From the Field / Series

Actors Who Mean Business

Role Play Simulations in Corporate Training

By Dara O’Brien

Final Part of a Three-Part Series

Most actors balance efforts to find work on stage or screen and refine their professional skills with the challenge of earning a living. In any given year, estimates reveal that between 90% to 98% of actors do not earn money from the practice of their craft. They navigate a maze of side hustles, gig work, temping, and day jobs to support themselves while retaining the flexibility they need to continue on their artistic path.

The quest for flexibility often insulates actors who opt for full-time work from workplace dynamics. There are some actors, however, who are deeply immersed in the climate and culture of corporate America. But unlike their workplace colleagues, they are merely playing the part. In this continuation of our series on role play training and the actor’s experience (here are Parts One and Two) we turn to actors who participate in corporate training simulations. These artists employ their professional skills to help corporate work forces acquire and sharpen the tools they need to succeed.

Actors at Work

“I wanted stable work that utilized my skills and training and offered a more predictable career,” said Martina Potratz, actress/facilitator/leadership coach. “I jumped into corporate role play and was able to make my living and still pursue acting and producing.”

Actors work with organizations across a broad range of industries to perform role play exercises with employees of all levels and functions. Goals can range from imparting specific knowledge and skills that are fundamental to job performance to fostering professional growth. Simulations are used to

  • Build performance management and leadership skills
  • hone project management capabilities
  • teach or sharpen customer service and sales techniques
  • enhance communications, presentation, and interview skills
  • encourage collaboration and team building, and more.

## PROBLEM SET
#1 Answer these about the article on role play in corporate training:
(a) What range of actors, by the estimates given, do not earn money from their craft in a given year?
(b) Which three roles are listed for Martina Potratz?
(c) Which part of the series is this article?
#2 Reproduce a passage from the article on corporate role play, beginning with the words "Most actors balance" and stopping after "their artistic path.".

## DATA SECTION
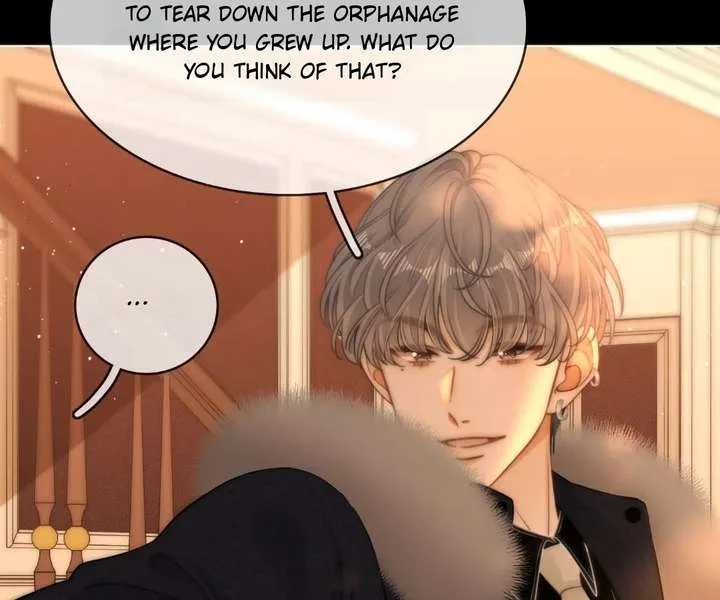 Pretty Woman Chapter 171 page 34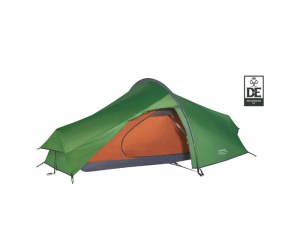 Vango Nevis 100 Tent - Ex Display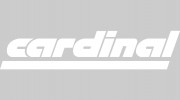 Cardinal Contracting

## PER-TASK ANSWERS
#1
(a) Between 90% and 98% of actors.
(b) Actress, facilitator, and leadership coach.
(c) The final part of a three-part series.

#2
Most actors balance efforts to find work on stage or screen and refine their professional skills with the challenge of earning a living. In any given year, estimates reveal that between 90% to 98% of actors do not earn money from the practice of their craft. They navigate a maze of side hustles, gig work, temping, and day jobs to support themselves while retaining the flexibility they need to continue on their artistic path.